Cloudera Enterprise 6.3.x | Other versions

Using Spark Streaming

Spark Streaming is an extension of core Spark that enables scalable, high-throughput, fault-tolerant processing of data streams. Spark Streaming receives input data streams called Discretized Streams (DStreams), which are essentially a continuous series of RDDs. DStreams can be created either from sources such as Kafka, Flume, and Kinesis, or by applying operations on other DStreams.

For detailed information on Spark Streaming, see Spark Streaming Programming Guide in the Apache Spark documentation.

Continue reading:

Spark Streaming and Dynamic Allocation
Spark Streaming Example
Enabling Fault-Tolerant Processing in Spark Streaming
Configuring Authentication for Long-Running Spark Streaming Jobs
Best Practices for Spark Streaming in the Cloud

Spark Streaming and Dynamic Allocation

Starting with CDH 5.5, Dynamic allocation is enabled by default, which means that executors are removed when idle. Dynamic allocation conflicts with Spark Streaming operations.

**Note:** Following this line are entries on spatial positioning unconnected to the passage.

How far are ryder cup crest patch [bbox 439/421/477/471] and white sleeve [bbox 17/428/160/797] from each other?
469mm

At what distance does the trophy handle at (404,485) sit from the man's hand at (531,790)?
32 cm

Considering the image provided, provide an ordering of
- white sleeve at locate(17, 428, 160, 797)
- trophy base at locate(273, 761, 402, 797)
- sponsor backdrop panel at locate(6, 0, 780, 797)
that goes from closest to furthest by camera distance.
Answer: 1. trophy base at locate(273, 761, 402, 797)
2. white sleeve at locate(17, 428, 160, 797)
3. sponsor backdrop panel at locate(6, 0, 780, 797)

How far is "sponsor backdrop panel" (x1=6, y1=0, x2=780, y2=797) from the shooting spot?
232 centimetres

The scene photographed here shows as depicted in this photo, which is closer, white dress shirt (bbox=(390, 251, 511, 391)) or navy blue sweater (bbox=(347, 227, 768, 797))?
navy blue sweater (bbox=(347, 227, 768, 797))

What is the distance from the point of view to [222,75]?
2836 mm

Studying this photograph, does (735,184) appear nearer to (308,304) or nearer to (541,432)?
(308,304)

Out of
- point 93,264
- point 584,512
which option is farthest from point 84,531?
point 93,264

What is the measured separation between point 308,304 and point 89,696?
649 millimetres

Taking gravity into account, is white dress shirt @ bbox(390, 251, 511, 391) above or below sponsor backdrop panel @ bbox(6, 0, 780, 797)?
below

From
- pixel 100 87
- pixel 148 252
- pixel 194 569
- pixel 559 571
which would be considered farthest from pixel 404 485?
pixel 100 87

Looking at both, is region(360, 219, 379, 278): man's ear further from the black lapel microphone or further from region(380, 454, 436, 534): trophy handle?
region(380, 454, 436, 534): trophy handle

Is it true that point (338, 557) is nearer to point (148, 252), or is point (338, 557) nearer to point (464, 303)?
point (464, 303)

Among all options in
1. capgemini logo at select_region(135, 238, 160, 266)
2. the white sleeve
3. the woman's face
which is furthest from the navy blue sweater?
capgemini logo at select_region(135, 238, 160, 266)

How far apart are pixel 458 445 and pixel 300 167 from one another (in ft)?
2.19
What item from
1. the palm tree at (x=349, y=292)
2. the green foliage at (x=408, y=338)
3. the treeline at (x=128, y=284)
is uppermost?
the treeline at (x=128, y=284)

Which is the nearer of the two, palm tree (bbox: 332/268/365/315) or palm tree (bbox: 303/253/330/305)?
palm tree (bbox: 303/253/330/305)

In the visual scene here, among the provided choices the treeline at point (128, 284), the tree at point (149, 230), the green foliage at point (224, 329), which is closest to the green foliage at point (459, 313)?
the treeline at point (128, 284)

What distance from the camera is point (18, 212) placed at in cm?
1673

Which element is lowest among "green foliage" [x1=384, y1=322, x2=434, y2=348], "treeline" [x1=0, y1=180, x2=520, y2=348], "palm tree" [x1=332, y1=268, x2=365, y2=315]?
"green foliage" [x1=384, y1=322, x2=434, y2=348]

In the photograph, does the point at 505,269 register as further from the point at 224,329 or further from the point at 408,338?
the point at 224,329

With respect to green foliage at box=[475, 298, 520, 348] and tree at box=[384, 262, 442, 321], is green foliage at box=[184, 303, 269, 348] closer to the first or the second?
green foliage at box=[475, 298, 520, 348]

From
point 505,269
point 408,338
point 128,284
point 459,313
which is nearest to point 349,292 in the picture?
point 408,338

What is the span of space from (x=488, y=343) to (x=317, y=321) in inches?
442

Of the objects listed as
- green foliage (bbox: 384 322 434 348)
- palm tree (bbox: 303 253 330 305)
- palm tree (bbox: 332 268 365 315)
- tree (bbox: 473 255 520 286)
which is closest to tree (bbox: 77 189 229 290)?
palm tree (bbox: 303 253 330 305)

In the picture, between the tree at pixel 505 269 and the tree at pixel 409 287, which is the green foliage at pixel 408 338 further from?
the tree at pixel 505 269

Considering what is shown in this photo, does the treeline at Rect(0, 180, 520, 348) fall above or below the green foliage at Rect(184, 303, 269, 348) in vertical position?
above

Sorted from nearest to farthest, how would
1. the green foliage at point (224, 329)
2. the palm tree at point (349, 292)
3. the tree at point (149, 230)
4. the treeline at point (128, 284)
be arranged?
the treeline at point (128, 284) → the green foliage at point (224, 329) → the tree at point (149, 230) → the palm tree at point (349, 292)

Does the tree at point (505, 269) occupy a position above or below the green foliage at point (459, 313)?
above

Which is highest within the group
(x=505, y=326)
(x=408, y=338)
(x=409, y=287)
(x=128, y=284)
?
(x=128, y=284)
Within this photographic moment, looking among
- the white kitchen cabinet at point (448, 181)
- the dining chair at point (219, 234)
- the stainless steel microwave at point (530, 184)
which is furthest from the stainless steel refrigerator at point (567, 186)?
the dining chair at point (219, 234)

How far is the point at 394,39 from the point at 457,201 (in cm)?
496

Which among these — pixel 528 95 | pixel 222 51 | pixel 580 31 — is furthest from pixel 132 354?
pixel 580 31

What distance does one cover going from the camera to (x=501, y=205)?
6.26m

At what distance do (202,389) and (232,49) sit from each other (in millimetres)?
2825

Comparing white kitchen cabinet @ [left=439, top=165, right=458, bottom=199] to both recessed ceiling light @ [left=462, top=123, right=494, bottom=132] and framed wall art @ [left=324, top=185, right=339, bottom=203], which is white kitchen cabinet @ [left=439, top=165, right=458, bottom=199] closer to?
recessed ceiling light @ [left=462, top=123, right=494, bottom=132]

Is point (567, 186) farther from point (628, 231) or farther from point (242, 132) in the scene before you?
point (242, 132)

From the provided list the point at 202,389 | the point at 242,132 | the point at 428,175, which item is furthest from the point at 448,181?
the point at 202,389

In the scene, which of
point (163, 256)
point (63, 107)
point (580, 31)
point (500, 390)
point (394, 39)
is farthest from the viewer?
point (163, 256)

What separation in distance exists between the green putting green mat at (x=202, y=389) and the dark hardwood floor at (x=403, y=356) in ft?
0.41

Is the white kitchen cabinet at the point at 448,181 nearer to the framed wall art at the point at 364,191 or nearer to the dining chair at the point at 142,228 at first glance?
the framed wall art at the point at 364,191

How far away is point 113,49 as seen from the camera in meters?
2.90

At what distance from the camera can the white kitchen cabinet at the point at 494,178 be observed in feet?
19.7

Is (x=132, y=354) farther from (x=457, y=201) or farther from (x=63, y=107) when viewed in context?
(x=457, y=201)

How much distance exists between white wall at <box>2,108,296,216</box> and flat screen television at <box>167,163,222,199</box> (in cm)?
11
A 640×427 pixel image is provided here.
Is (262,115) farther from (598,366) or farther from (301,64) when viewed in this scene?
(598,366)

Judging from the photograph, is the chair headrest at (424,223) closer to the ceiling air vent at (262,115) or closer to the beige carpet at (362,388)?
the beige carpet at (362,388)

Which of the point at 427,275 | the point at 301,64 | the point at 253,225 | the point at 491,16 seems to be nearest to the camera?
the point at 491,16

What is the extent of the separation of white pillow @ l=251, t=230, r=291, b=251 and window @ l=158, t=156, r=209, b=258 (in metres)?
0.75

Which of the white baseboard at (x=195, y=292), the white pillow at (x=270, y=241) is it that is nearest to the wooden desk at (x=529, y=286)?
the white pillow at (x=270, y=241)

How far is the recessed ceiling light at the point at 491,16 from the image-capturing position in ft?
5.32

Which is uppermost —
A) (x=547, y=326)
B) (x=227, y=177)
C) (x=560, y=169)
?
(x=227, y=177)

In Spark Streaming, data comes in batches, and executors run whenever data is available. If the executor idle timeout is less than the batch duration, executors are constantly added and removed. However, if the executor idle timeout is greater than the batch duration, executors are never removed. Therefore, Cloudera recommends that you disable dynamic allocation by setting spark.dynamicAllocation.enabled to false when running streaming applications.

Spark Streaming Example

This example uses Kafka to deliver a stream of words to a Python word count program.

If you have not already done so, add a Kafka service using the instructions in Adding a Service.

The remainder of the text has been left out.